Para estimar la orientación con los datos del sensor IMU, se utiliza un bloque AHRS . El bloque AHRS fusiona datos de sensores de acelerómetro, magnetómetro y giroscopio para estimar la orientación del dispositivo. El bloque AHRS tiene parámetros ajustables. Ajustar los parámetros en función de los sensores especificados que se utilizan puede mejorar el rendimiento. Para obtener más detalles, consulte la sección Tuning Filter Parameters en el ejemplo Estimación de la orientación mediante la fusión de sensores inerciales .

Bloque de Visualización

Para visualizar la orientación en Simulink, este ejemplo proporciona un bloque auxiliar, HelperPosePlot. El bloque traza la pose especificada por el cuaternión o matriz de rotación.

Validar el diseño del modelo utilizando IO conectado

Puede simular el modelo en Connected IO para validar el diseño del modelo antes de generar el código e implementar el modelo en la placa Arduino. Esta comunicación entre el modelo y Arduino no requiere ninguna generación de código ni implementación del modelo, acelerando así el proceso de simulación. Para obtener más información sobre IO conectada, consulte . El modelo ya está configurado para ejecutarse en modo IO conectado.

Esta aplicación requiere que los datos del sensor se adquieran en tiempo real. Para obtener datos en tiempo real con Connected IO, debe habilitar la estimulación. Para adquirir datos en tiempo real del hardware, haga lo siguiente:

1. En la barra de herramientas de Simulink , haga clic en la pestaña Simulación y configure el modo de simulación en Normal.

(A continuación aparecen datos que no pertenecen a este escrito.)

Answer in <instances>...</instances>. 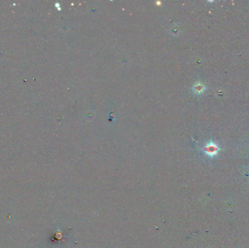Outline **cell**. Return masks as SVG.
Segmentation results:
<instances>
[{
    "mask_svg": "<svg viewBox=\"0 0 249 248\" xmlns=\"http://www.w3.org/2000/svg\"><path fill=\"white\" fill-rule=\"evenodd\" d=\"M203 151L209 157H213V156H216L218 154L219 149H218L216 144L211 142L204 147Z\"/></svg>",
    "mask_w": 249,
    "mask_h": 248,
    "instance_id": "cell-1",
    "label": "cell"
},
{
    "mask_svg": "<svg viewBox=\"0 0 249 248\" xmlns=\"http://www.w3.org/2000/svg\"><path fill=\"white\" fill-rule=\"evenodd\" d=\"M205 89H206L205 86L200 82L195 83V84H194V86H193V90H194V93H197V94H200V93H202L205 90Z\"/></svg>",
    "mask_w": 249,
    "mask_h": 248,
    "instance_id": "cell-2",
    "label": "cell"
}]
</instances>
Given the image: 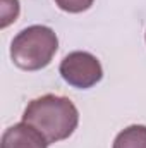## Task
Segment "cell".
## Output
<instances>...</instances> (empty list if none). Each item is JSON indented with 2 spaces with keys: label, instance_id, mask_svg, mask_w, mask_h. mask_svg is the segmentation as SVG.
I'll return each mask as SVG.
<instances>
[{
  "label": "cell",
  "instance_id": "6da1fadb",
  "mask_svg": "<svg viewBox=\"0 0 146 148\" xmlns=\"http://www.w3.org/2000/svg\"><path fill=\"white\" fill-rule=\"evenodd\" d=\"M23 122L36 127L48 143L67 140L79 124V112L67 97L43 95L28 103Z\"/></svg>",
  "mask_w": 146,
  "mask_h": 148
},
{
  "label": "cell",
  "instance_id": "7a4b0ae2",
  "mask_svg": "<svg viewBox=\"0 0 146 148\" xmlns=\"http://www.w3.org/2000/svg\"><path fill=\"white\" fill-rule=\"evenodd\" d=\"M59 50L57 33L43 24H35L17 33L10 43V59L23 71L46 67Z\"/></svg>",
  "mask_w": 146,
  "mask_h": 148
},
{
  "label": "cell",
  "instance_id": "3957f363",
  "mask_svg": "<svg viewBox=\"0 0 146 148\" xmlns=\"http://www.w3.org/2000/svg\"><path fill=\"white\" fill-rule=\"evenodd\" d=\"M59 71L62 79L69 86L79 90H88L100 83L103 77V67L100 60L93 53L83 50L71 52L69 55H65L60 62Z\"/></svg>",
  "mask_w": 146,
  "mask_h": 148
},
{
  "label": "cell",
  "instance_id": "277c9868",
  "mask_svg": "<svg viewBox=\"0 0 146 148\" xmlns=\"http://www.w3.org/2000/svg\"><path fill=\"white\" fill-rule=\"evenodd\" d=\"M46 138L28 122H19L3 131L0 148H48Z\"/></svg>",
  "mask_w": 146,
  "mask_h": 148
},
{
  "label": "cell",
  "instance_id": "5b68a950",
  "mask_svg": "<svg viewBox=\"0 0 146 148\" xmlns=\"http://www.w3.org/2000/svg\"><path fill=\"white\" fill-rule=\"evenodd\" d=\"M112 148H146V126L132 124L122 129L115 136Z\"/></svg>",
  "mask_w": 146,
  "mask_h": 148
},
{
  "label": "cell",
  "instance_id": "8992f818",
  "mask_svg": "<svg viewBox=\"0 0 146 148\" xmlns=\"http://www.w3.org/2000/svg\"><path fill=\"white\" fill-rule=\"evenodd\" d=\"M0 28L5 29L19 16V0H2L0 2Z\"/></svg>",
  "mask_w": 146,
  "mask_h": 148
},
{
  "label": "cell",
  "instance_id": "52a82bcc",
  "mask_svg": "<svg viewBox=\"0 0 146 148\" xmlns=\"http://www.w3.org/2000/svg\"><path fill=\"white\" fill-rule=\"evenodd\" d=\"M95 0H55V5L64 10V12H69V14H79V12H84L88 10L91 5H93Z\"/></svg>",
  "mask_w": 146,
  "mask_h": 148
}]
</instances>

2. Para ejecutar este modelo en el modo IO conectado, haga clic en la pestaña Hardware, vaya a la sección Modo y seleccione IO conectado.

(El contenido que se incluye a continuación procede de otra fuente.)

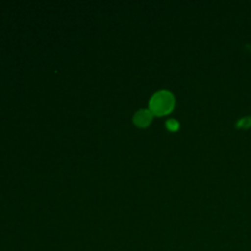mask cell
I'll return each instance as SVG.
<instances>
[{"label":"cell","instance_id":"obj_1","mask_svg":"<svg viewBox=\"0 0 251 251\" xmlns=\"http://www.w3.org/2000/svg\"><path fill=\"white\" fill-rule=\"evenodd\" d=\"M174 97L168 91L157 92L150 102V112L156 115H166L173 110Z\"/></svg>","mask_w":251,"mask_h":251},{"label":"cell","instance_id":"obj_2","mask_svg":"<svg viewBox=\"0 0 251 251\" xmlns=\"http://www.w3.org/2000/svg\"><path fill=\"white\" fill-rule=\"evenodd\" d=\"M152 119V113L150 110H140L134 118V123L140 127H145L150 124Z\"/></svg>","mask_w":251,"mask_h":251},{"label":"cell","instance_id":"obj_3","mask_svg":"<svg viewBox=\"0 0 251 251\" xmlns=\"http://www.w3.org/2000/svg\"><path fill=\"white\" fill-rule=\"evenodd\" d=\"M166 126H167V129L171 130V131H176V130L179 129V123L176 122V120L171 119V120H168V122H167Z\"/></svg>","mask_w":251,"mask_h":251},{"label":"cell","instance_id":"obj_4","mask_svg":"<svg viewBox=\"0 0 251 251\" xmlns=\"http://www.w3.org/2000/svg\"><path fill=\"white\" fill-rule=\"evenodd\" d=\"M250 124H251L250 118H244V119H242L239 123H238V126H239V127H249Z\"/></svg>","mask_w":251,"mask_h":251}]
</instances>
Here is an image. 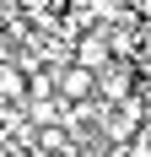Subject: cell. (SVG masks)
<instances>
[{
  "instance_id": "6da1fadb",
  "label": "cell",
  "mask_w": 151,
  "mask_h": 157,
  "mask_svg": "<svg viewBox=\"0 0 151 157\" xmlns=\"http://www.w3.org/2000/svg\"><path fill=\"white\" fill-rule=\"evenodd\" d=\"M70 44H76L70 49V65H81V71H92V76L113 65V49H108V33L103 27H87L81 38H70Z\"/></svg>"
},
{
  "instance_id": "7a4b0ae2",
  "label": "cell",
  "mask_w": 151,
  "mask_h": 157,
  "mask_svg": "<svg viewBox=\"0 0 151 157\" xmlns=\"http://www.w3.org/2000/svg\"><path fill=\"white\" fill-rule=\"evenodd\" d=\"M130 92H135V65H130V60H113L108 71H97V87H92V98H103V109L124 103Z\"/></svg>"
},
{
  "instance_id": "3957f363",
  "label": "cell",
  "mask_w": 151,
  "mask_h": 157,
  "mask_svg": "<svg viewBox=\"0 0 151 157\" xmlns=\"http://www.w3.org/2000/svg\"><path fill=\"white\" fill-rule=\"evenodd\" d=\"M92 87H97V76H92V71H81V65H70V60L54 71V98H60L65 109H76V103H92Z\"/></svg>"
},
{
  "instance_id": "277c9868",
  "label": "cell",
  "mask_w": 151,
  "mask_h": 157,
  "mask_svg": "<svg viewBox=\"0 0 151 157\" xmlns=\"http://www.w3.org/2000/svg\"><path fill=\"white\" fill-rule=\"evenodd\" d=\"M0 157H16V146H6V141H0Z\"/></svg>"
}]
</instances>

3. En la pestaña Hardware, abra el menú desplegable Ejecutar con IO en la sección Ejecutar en computadora y seleccione Estimulación de simulación.

4. Seleccione Habilitar estimulación para ralentizar la simulación.

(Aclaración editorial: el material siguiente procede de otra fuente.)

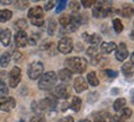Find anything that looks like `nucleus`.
Returning a JSON list of instances; mask_svg holds the SVG:
<instances>
[{
    "label": "nucleus",
    "instance_id": "3",
    "mask_svg": "<svg viewBox=\"0 0 134 122\" xmlns=\"http://www.w3.org/2000/svg\"><path fill=\"white\" fill-rule=\"evenodd\" d=\"M56 81H57V73L53 71H48L41 76L40 81H38V88L40 90H50L52 86H55Z\"/></svg>",
    "mask_w": 134,
    "mask_h": 122
},
{
    "label": "nucleus",
    "instance_id": "25",
    "mask_svg": "<svg viewBox=\"0 0 134 122\" xmlns=\"http://www.w3.org/2000/svg\"><path fill=\"white\" fill-rule=\"evenodd\" d=\"M132 14H133V8H132V5H125L124 8L120 10V15L124 16V18H130Z\"/></svg>",
    "mask_w": 134,
    "mask_h": 122
},
{
    "label": "nucleus",
    "instance_id": "38",
    "mask_svg": "<svg viewBox=\"0 0 134 122\" xmlns=\"http://www.w3.org/2000/svg\"><path fill=\"white\" fill-rule=\"evenodd\" d=\"M13 59H14V61H20V60L23 59V54H21L20 51H15Z\"/></svg>",
    "mask_w": 134,
    "mask_h": 122
},
{
    "label": "nucleus",
    "instance_id": "45",
    "mask_svg": "<svg viewBox=\"0 0 134 122\" xmlns=\"http://www.w3.org/2000/svg\"><path fill=\"white\" fill-rule=\"evenodd\" d=\"M120 122H125V121H123V120H122V121H120Z\"/></svg>",
    "mask_w": 134,
    "mask_h": 122
},
{
    "label": "nucleus",
    "instance_id": "10",
    "mask_svg": "<svg viewBox=\"0 0 134 122\" xmlns=\"http://www.w3.org/2000/svg\"><path fill=\"white\" fill-rule=\"evenodd\" d=\"M56 107V101L52 98H43L38 102V108L43 111H51Z\"/></svg>",
    "mask_w": 134,
    "mask_h": 122
},
{
    "label": "nucleus",
    "instance_id": "7",
    "mask_svg": "<svg viewBox=\"0 0 134 122\" xmlns=\"http://www.w3.org/2000/svg\"><path fill=\"white\" fill-rule=\"evenodd\" d=\"M15 107V98L9 96H1L0 97V111L9 112L10 110Z\"/></svg>",
    "mask_w": 134,
    "mask_h": 122
},
{
    "label": "nucleus",
    "instance_id": "44",
    "mask_svg": "<svg viewBox=\"0 0 134 122\" xmlns=\"http://www.w3.org/2000/svg\"><path fill=\"white\" fill-rule=\"evenodd\" d=\"M31 1H35V3H36V1H41V0H31Z\"/></svg>",
    "mask_w": 134,
    "mask_h": 122
},
{
    "label": "nucleus",
    "instance_id": "2",
    "mask_svg": "<svg viewBox=\"0 0 134 122\" xmlns=\"http://www.w3.org/2000/svg\"><path fill=\"white\" fill-rule=\"evenodd\" d=\"M65 66L66 68H68L72 73H82L86 71L87 68V61L86 59H83V57H71V59H67L65 61Z\"/></svg>",
    "mask_w": 134,
    "mask_h": 122
},
{
    "label": "nucleus",
    "instance_id": "17",
    "mask_svg": "<svg viewBox=\"0 0 134 122\" xmlns=\"http://www.w3.org/2000/svg\"><path fill=\"white\" fill-rule=\"evenodd\" d=\"M57 77L61 80V81H63V82H68L70 80H71L72 77V72L68 70V68H62V70H60L58 71V75H57Z\"/></svg>",
    "mask_w": 134,
    "mask_h": 122
},
{
    "label": "nucleus",
    "instance_id": "31",
    "mask_svg": "<svg viewBox=\"0 0 134 122\" xmlns=\"http://www.w3.org/2000/svg\"><path fill=\"white\" fill-rule=\"evenodd\" d=\"M15 26H16V28H19V30H25L26 28H27V23H26L24 19H20V20L16 21Z\"/></svg>",
    "mask_w": 134,
    "mask_h": 122
},
{
    "label": "nucleus",
    "instance_id": "21",
    "mask_svg": "<svg viewBox=\"0 0 134 122\" xmlns=\"http://www.w3.org/2000/svg\"><path fill=\"white\" fill-rule=\"evenodd\" d=\"M13 16V13L10 10H0V23H6L9 21Z\"/></svg>",
    "mask_w": 134,
    "mask_h": 122
},
{
    "label": "nucleus",
    "instance_id": "19",
    "mask_svg": "<svg viewBox=\"0 0 134 122\" xmlns=\"http://www.w3.org/2000/svg\"><path fill=\"white\" fill-rule=\"evenodd\" d=\"M86 81H88L87 83H90L91 86H98V83H99V81H98L97 75H96V72H94V71H91V72L87 75Z\"/></svg>",
    "mask_w": 134,
    "mask_h": 122
},
{
    "label": "nucleus",
    "instance_id": "18",
    "mask_svg": "<svg viewBox=\"0 0 134 122\" xmlns=\"http://www.w3.org/2000/svg\"><path fill=\"white\" fill-rule=\"evenodd\" d=\"M81 105H82L81 98L77 97V96H75V97H72V101H71V103H70V108H71L72 111L78 112V111H80V108H81Z\"/></svg>",
    "mask_w": 134,
    "mask_h": 122
},
{
    "label": "nucleus",
    "instance_id": "35",
    "mask_svg": "<svg viewBox=\"0 0 134 122\" xmlns=\"http://www.w3.org/2000/svg\"><path fill=\"white\" fill-rule=\"evenodd\" d=\"M96 1L97 0H81V4L83 8H91V6L94 5Z\"/></svg>",
    "mask_w": 134,
    "mask_h": 122
},
{
    "label": "nucleus",
    "instance_id": "34",
    "mask_svg": "<svg viewBox=\"0 0 134 122\" xmlns=\"http://www.w3.org/2000/svg\"><path fill=\"white\" fill-rule=\"evenodd\" d=\"M8 92H9V91H8V86H6V83L0 78V95H6Z\"/></svg>",
    "mask_w": 134,
    "mask_h": 122
},
{
    "label": "nucleus",
    "instance_id": "33",
    "mask_svg": "<svg viewBox=\"0 0 134 122\" xmlns=\"http://www.w3.org/2000/svg\"><path fill=\"white\" fill-rule=\"evenodd\" d=\"M94 122H109V115L108 113H102L98 116V118H96Z\"/></svg>",
    "mask_w": 134,
    "mask_h": 122
},
{
    "label": "nucleus",
    "instance_id": "27",
    "mask_svg": "<svg viewBox=\"0 0 134 122\" xmlns=\"http://www.w3.org/2000/svg\"><path fill=\"white\" fill-rule=\"evenodd\" d=\"M120 112V117L123 118V120H127V118H129L130 116H132V110H130V108H122V110H120L119 111Z\"/></svg>",
    "mask_w": 134,
    "mask_h": 122
},
{
    "label": "nucleus",
    "instance_id": "39",
    "mask_svg": "<svg viewBox=\"0 0 134 122\" xmlns=\"http://www.w3.org/2000/svg\"><path fill=\"white\" fill-rule=\"evenodd\" d=\"M30 122H46V121H45V117H42V116H35V117L31 118Z\"/></svg>",
    "mask_w": 134,
    "mask_h": 122
},
{
    "label": "nucleus",
    "instance_id": "4",
    "mask_svg": "<svg viewBox=\"0 0 134 122\" xmlns=\"http://www.w3.org/2000/svg\"><path fill=\"white\" fill-rule=\"evenodd\" d=\"M43 72V65L40 61H34L27 68V75L31 80H37Z\"/></svg>",
    "mask_w": 134,
    "mask_h": 122
},
{
    "label": "nucleus",
    "instance_id": "15",
    "mask_svg": "<svg viewBox=\"0 0 134 122\" xmlns=\"http://www.w3.org/2000/svg\"><path fill=\"white\" fill-rule=\"evenodd\" d=\"M10 40H11V33L9 29H4L0 31V41L4 46H9Z\"/></svg>",
    "mask_w": 134,
    "mask_h": 122
},
{
    "label": "nucleus",
    "instance_id": "14",
    "mask_svg": "<svg viewBox=\"0 0 134 122\" xmlns=\"http://www.w3.org/2000/svg\"><path fill=\"white\" fill-rule=\"evenodd\" d=\"M82 38H83V40L86 43H88V44H91V45H98L102 41V38L98 34H87V33H85V34L82 35Z\"/></svg>",
    "mask_w": 134,
    "mask_h": 122
},
{
    "label": "nucleus",
    "instance_id": "43",
    "mask_svg": "<svg viewBox=\"0 0 134 122\" xmlns=\"http://www.w3.org/2000/svg\"><path fill=\"white\" fill-rule=\"evenodd\" d=\"M80 122H90L88 120H82V121H80Z\"/></svg>",
    "mask_w": 134,
    "mask_h": 122
},
{
    "label": "nucleus",
    "instance_id": "30",
    "mask_svg": "<svg viewBox=\"0 0 134 122\" xmlns=\"http://www.w3.org/2000/svg\"><path fill=\"white\" fill-rule=\"evenodd\" d=\"M86 52L90 55V56H92V57L99 54V51H98V47H97V45H92V46H91V47H90L88 50H87Z\"/></svg>",
    "mask_w": 134,
    "mask_h": 122
},
{
    "label": "nucleus",
    "instance_id": "1",
    "mask_svg": "<svg viewBox=\"0 0 134 122\" xmlns=\"http://www.w3.org/2000/svg\"><path fill=\"white\" fill-rule=\"evenodd\" d=\"M92 14L94 18H105V16H109L112 14H115V11L112 9V3L110 0H102V1H98L97 0L94 3V8H93V11Z\"/></svg>",
    "mask_w": 134,
    "mask_h": 122
},
{
    "label": "nucleus",
    "instance_id": "32",
    "mask_svg": "<svg viewBox=\"0 0 134 122\" xmlns=\"http://www.w3.org/2000/svg\"><path fill=\"white\" fill-rule=\"evenodd\" d=\"M103 75L108 78H114V77H117L118 72H117V71H113V70H104V71H103Z\"/></svg>",
    "mask_w": 134,
    "mask_h": 122
},
{
    "label": "nucleus",
    "instance_id": "41",
    "mask_svg": "<svg viewBox=\"0 0 134 122\" xmlns=\"http://www.w3.org/2000/svg\"><path fill=\"white\" fill-rule=\"evenodd\" d=\"M58 122H75V121H73V118L71 116H67V117H63L61 120H58Z\"/></svg>",
    "mask_w": 134,
    "mask_h": 122
},
{
    "label": "nucleus",
    "instance_id": "24",
    "mask_svg": "<svg viewBox=\"0 0 134 122\" xmlns=\"http://www.w3.org/2000/svg\"><path fill=\"white\" fill-rule=\"evenodd\" d=\"M14 6L19 10H25L29 6V1L27 0H15Z\"/></svg>",
    "mask_w": 134,
    "mask_h": 122
},
{
    "label": "nucleus",
    "instance_id": "42",
    "mask_svg": "<svg viewBox=\"0 0 134 122\" xmlns=\"http://www.w3.org/2000/svg\"><path fill=\"white\" fill-rule=\"evenodd\" d=\"M13 1H15V0H0V3H1V4H5V5L11 4Z\"/></svg>",
    "mask_w": 134,
    "mask_h": 122
},
{
    "label": "nucleus",
    "instance_id": "20",
    "mask_svg": "<svg viewBox=\"0 0 134 122\" xmlns=\"http://www.w3.org/2000/svg\"><path fill=\"white\" fill-rule=\"evenodd\" d=\"M133 62H127L124 63L123 66H122V72H123V75L124 76H132L133 75Z\"/></svg>",
    "mask_w": 134,
    "mask_h": 122
},
{
    "label": "nucleus",
    "instance_id": "12",
    "mask_svg": "<svg viewBox=\"0 0 134 122\" xmlns=\"http://www.w3.org/2000/svg\"><path fill=\"white\" fill-rule=\"evenodd\" d=\"M73 87H75V90H76L77 92H83V91H86L87 87H88V83H87L86 78H83L82 76H80V77H77L76 80H75V82H73Z\"/></svg>",
    "mask_w": 134,
    "mask_h": 122
},
{
    "label": "nucleus",
    "instance_id": "8",
    "mask_svg": "<svg viewBox=\"0 0 134 122\" xmlns=\"http://www.w3.org/2000/svg\"><path fill=\"white\" fill-rule=\"evenodd\" d=\"M27 34L25 33L24 30H19L16 34H15V44H16V46H19V47H24V46H26L27 45Z\"/></svg>",
    "mask_w": 134,
    "mask_h": 122
},
{
    "label": "nucleus",
    "instance_id": "26",
    "mask_svg": "<svg viewBox=\"0 0 134 122\" xmlns=\"http://www.w3.org/2000/svg\"><path fill=\"white\" fill-rule=\"evenodd\" d=\"M112 23H113V29H114V31L117 33V34H119V33L123 31V24H122V21H120V20L114 19Z\"/></svg>",
    "mask_w": 134,
    "mask_h": 122
},
{
    "label": "nucleus",
    "instance_id": "40",
    "mask_svg": "<svg viewBox=\"0 0 134 122\" xmlns=\"http://www.w3.org/2000/svg\"><path fill=\"white\" fill-rule=\"evenodd\" d=\"M50 25H51V26H50L47 30H48V34L52 35L53 34V29H55V21H53V20H51V21H50Z\"/></svg>",
    "mask_w": 134,
    "mask_h": 122
},
{
    "label": "nucleus",
    "instance_id": "28",
    "mask_svg": "<svg viewBox=\"0 0 134 122\" xmlns=\"http://www.w3.org/2000/svg\"><path fill=\"white\" fill-rule=\"evenodd\" d=\"M67 1L68 0H58L57 6H56V13H61V11L65 10V8H66V5H67Z\"/></svg>",
    "mask_w": 134,
    "mask_h": 122
},
{
    "label": "nucleus",
    "instance_id": "16",
    "mask_svg": "<svg viewBox=\"0 0 134 122\" xmlns=\"http://www.w3.org/2000/svg\"><path fill=\"white\" fill-rule=\"evenodd\" d=\"M117 49V45L112 41H108V43H102L100 44V51L103 54H110L112 51H115Z\"/></svg>",
    "mask_w": 134,
    "mask_h": 122
},
{
    "label": "nucleus",
    "instance_id": "13",
    "mask_svg": "<svg viewBox=\"0 0 134 122\" xmlns=\"http://www.w3.org/2000/svg\"><path fill=\"white\" fill-rule=\"evenodd\" d=\"M53 93H55V96H56V97L61 98V100H66V98L68 97V90H67L66 85H63V83L57 85V86L55 87Z\"/></svg>",
    "mask_w": 134,
    "mask_h": 122
},
{
    "label": "nucleus",
    "instance_id": "37",
    "mask_svg": "<svg viewBox=\"0 0 134 122\" xmlns=\"http://www.w3.org/2000/svg\"><path fill=\"white\" fill-rule=\"evenodd\" d=\"M71 9H72V11H73V13H77V11L80 10V4H78V1H72Z\"/></svg>",
    "mask_w": 134,
    "mask_h": 122
},
{
    "label": "nucleus",
    "instance_id": "23",
    "mask_svg": "<svg viewBox=\"0 0 134 122\" xmlns=\"http://www.w3.org/2000/svg\"><path fill=\"white\" fill-rule=\"evenodd\" d=\"M10 60H11V56H10L9 52H4V54L0 56V66L1 67H6L9 65Z\"/></svg>",
    "mask_w": 134,
    "mask_h": 122
},
{
    "label": "nucleus",
    "instance_id": "11",
    "mask_svg": "<svg viewBox=\"0 0 134 122\" xmlns=\"http://www.w3.org/2000/svg\"><path fill=\"white\" fill-rule=\"evenodd\" d=\"M115 50H117L115 51V59L118 60V61H124L128 57V55H129V51L125 47L124 44H120Z\"/></svg>",
    "mask_w": 134,
    "mask_h": 122
},
{
    "label": "nucleus",
    "instance_id": "6",
    "mask_svg": "<svg viewBox=\"0 0 134 122\" xmlns=\"http://www.w3.org/2000/svg\"><path fill=\"white\" fill-rule=\"evenodd\" d=\"M21 81V70L19 67H13L9 73V85L10 87H16Z\"/></svg>",
    "mask_w": 134,
    "mask_h": 122
},
{
    "label": "nucleus",
    "instance_id": "9",
    "mask_svg": "<svg viewBox=\"0 0 134 122\" xmlns=\"http://www.w3.org/2000/svg\"><path fill=\"white\" fill-rule=\"evenodd\" d=\"M27 18L30 20H37V19H43V9L40 6H34L27 11Z\"/></svg>",
    "mask_w": 134,
    "mask_h": 122
},
{
    "label": "nucleus",
    "instance_id": "22",
    "mask_svg": "<svg viewBox=\"0 0 134 122\" xmlns=\"http://www.w3.org/2000/svg\"><path fill=\"white\" fill-rule=\"evenodd\" d=\"M125 103H127L125 98H117V100L114 101V103H113V108H114V111H120L122 108H124Z\"/></svg>",
    "mask_w": 134,
    "mask_h": 122
},
{
    "label": "nucleus",
    "instance_id": "46",
    "mask_svg": "<svg viewBox=\"0 0 134 122\" xmlns=\"http://www.w3.org/2000/svg\"><path fill=\"white\" fill-rule=\"evenodd\" d=\"M20 122H24V121H23V120H21V121H20Z\"/></svg>",
    "mask_w": 134,
    "mask_h": 122
},
{
    "label": "nucleus",
    "instance_id": "36",
    "mask_svg": "<svg viewBox=\"0 0 134 122\" xmlns=\"http://www.w3.org/2000/svg\"><path fill=\"white\" fill-rule=\"evenodd\" d=\"M57 1H58V0H47V1H46V4H45V9H46V10H51L55 5L57 4Z\"/></svg>",
    "mask_w": 134,
    "mask_h": 122
},
{
    "label": "nucleus",
    "instance_id": "29",
    "mask_svg": "<svg viewBox=\"0 0 134 122\" xmlns=\"http://www.w3.org/2000/svg\"><path fill=\"white\" fill-rule=\"evenodd\" d=\"M58 21H60V24H61L62 28H66L67 25L70 24V21H71V20H70V16H68V15H62V16L60 18Z\"/></svg>",
    "mask_w": 134,
    "mask_h": 122
},
{
    "label": "nucleus",
    "instance_id": "5",
    "mask_svg": "<svg viewBox=\"0 0 134 122\" xmlns=\"http://www.w3.org/2000/svg\"><path fill=\"white\" fill-rule=\"evenodd\" d=\"M57 49L61 54H70L73 49V41L72 39L70 38H63L58 41V45H57Z\"/></svg>",
    "mask_w": 134,
    "mask_h": 122
}]
</instances>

5. Haga clic en el icono Ejecutar correspondiente a Ejecutar con IO para iniciar la simulación de IO conectada.

Mueva el sensor y verifique si el movimiento en la figura coincide con el movimiento del sensor.

6. Para detener la ejecución del modelo, haga clic en el icono Detener correspondiente a Ejecutar con IO.

Ejecute el modelo en modo externo

Después de simular exitosamente el modelo en Connected IO, simule el modelo en modo externo. A diferencia de Connected IO, el modelo se implementa como código C en el hardware. El código obtiene datos en tiempo real del hardware. En modo externo, la adquisición de datos y el ajuste de parámetros se realizan mientras la aplicación se ejecuta en el hardware.

Nota: Asegúrese de que la placa Arduino que está utilizando tenga suficiente memoria para ejecutar la aplicación en el hardware. Las placas como Arduino Uno, que tienen poca memoria, no pueden admitir esta aplicación.

Nota: El bloque HelperPosePlot no es compatible con el flujo de trabajo en modo externo. Para ver la orientación en modo externo, utilice otros paneles en Simulink como Alcance, Mostrar bloques, etc.

1. Para ejecutar el modo externo, haga clic en la pestaña Hardware, vaya a la sección Modo, seleccione Ejecutar a bordo (modo externo) y luego haga clic en Monitorizar y ajustar.

La esquina inferior izquierda de la ventana del modelo muestra el estado mientras Simulink prepara, descarga y ejecuta el modelo en el hardware.

Mueva el sensor y verifique los valores de orientación.

2. Para detener la ejecución del modelo, haga clic en Detener correspondiente a Monitorizar y afinar.